Immigration and Customs Enforcement is reportedly trying to join the network of federal departments that can access warrantless surveillance information
John Lund Blend Images/Newscom
gathered by the spies at the National Security Agency. U.S. Customs and Border Protection is trying much the same thing.
The prospect of these two law enforcement agencies gaining access to such intelligence should send chills down the spines of illegal immigrants—and all Americans.
The NSA was originally handed extra-constitutional spying tools to keep an eye on foreign threats—not assist in routine law enforcement by domestic agencies. But it hasn't worked out that way. For many years, this spy agency has been sharing all kinds of information with law enforcement. It claimed that it was taking care to scrub out sensitive and private details about innocent Americans. However, since 9/11, it has come under pressure to abandon even such minimal restraint and share unfiltered information so that law enforcement doesn't miss crucial clues about burgeoning threats.
Instead of resisting these demands, President Barack Obama, a constitutional law professor who should have known better, threw open the NSA's entire treasure trove of secret information to 16 agencies, including the Department of Homeland Security, the FBI, and the Drug Enforcement Administration.
However, he pointedly left out immigration enforcement agencies like ICE and CBP. But in Donald Trump, the duo has a simpatico president, which is why they have renewed their quest to join the spy community.
If President Trump obliges, what information will these agencies obtain?
The NSA employs tools of mass surveillance that, in theory, it is supposed to use only on foreigners outside the country. But the reality is very different, if for no other reason than we live in a digital world where information flows seamlessly across borders.

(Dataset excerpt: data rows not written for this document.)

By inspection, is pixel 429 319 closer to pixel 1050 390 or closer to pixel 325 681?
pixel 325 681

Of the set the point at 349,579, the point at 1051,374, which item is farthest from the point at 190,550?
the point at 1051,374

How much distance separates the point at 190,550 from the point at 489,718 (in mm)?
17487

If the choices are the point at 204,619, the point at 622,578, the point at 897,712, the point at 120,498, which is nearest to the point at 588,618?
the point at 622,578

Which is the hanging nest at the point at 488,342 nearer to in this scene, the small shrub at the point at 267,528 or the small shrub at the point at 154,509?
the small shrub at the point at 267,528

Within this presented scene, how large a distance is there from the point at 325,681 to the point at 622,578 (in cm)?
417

Americans who correspond with any foreigner that the NSA is watching instantly become fair game. Their information is secured on servers abroad that the agency routinely taps. Emails, text messages, and vast amounts of internet data are vacuumed in. The NSA has targeted entire Yahoo and Google data centers abroad, all of which contain communication by Americans. It also intercepts and archives every cell phone call to and from the Bahamas and other Caribbean countries. It gathers millions of text messages in global information sweeps. This is not just metadata, but actual content. The NSA listens in on and records phone conversations, reads and downloads text messages, hacks into emails and copies exchanges. (In one instance, NSA agents were amusing themselves by listening to recorded conversations of Americans engaged in phone sex.)
Nor does this information just sit there in untouched archives. The NSA has powerful search engines to rifle through its databases to dig up information about any American for any reason without ever obtaining a court order, basically eviscerating the Fourth Amendment's protections against illegal searches and seizures. Some agents have even used these tools to spy on their exes.
The NSA gets the legal authority for such activity from Section 702 of the recently reauthorized FISA (Foreign Intelligence Surveillance Act) that has nominal congressional oversight but no judicial check —and the notorious Reagan-era Executive Order 12333 that has neither. In other words, the order uses executive authority to give an executive agency unchecked spying powers.
Handing ICE and CBP, which have vast powers to track the physical movements of people in America, unfiltered access to this massive surveillance would be problematic under any circumstances. But it is especially so when these agencies are expanding their own internal spying capacities in the name of interior enforcement.
Last month, ICE signed up with Vigilant Solutions to access license plate databases that the company has created by taking pictures of unsuspecting vehicles on toll roads, parking lots, and other public places. This will give ICE the means to do near real-time tracking of targets suspecting of breaking immigration laws, especially since the Supreme Court has not outlawed remote warrantless GPS surveillance that doesn't require it to plant physical device on vehicles.
Meanwhile, CBP is in the process of creating facial recognition technology that will essentially turn people's faces into their papers. This will mean enhanced tracking of foreigners and citizens any time they go in and out of the country. But border patrol also has near carte blanche to set up interior checkpoints and stop buses and vehicles within 100 miles of the border. This is a huge swathe of land: Two-thirds of Americans live there. So every time anyone—American or not—passes through these checkpoints, their movements will be potentially scanned and recorded.
If ICE and CBP gain access to the NSA's surveillance and combine it with their own spying capacities, they will literally obtain Big Brother-style powers to track and monitor almost anyone on U.S. soil. And they will be able to use this information to detain, arrest, and go after people in other ways. This should be terrifying to all of us.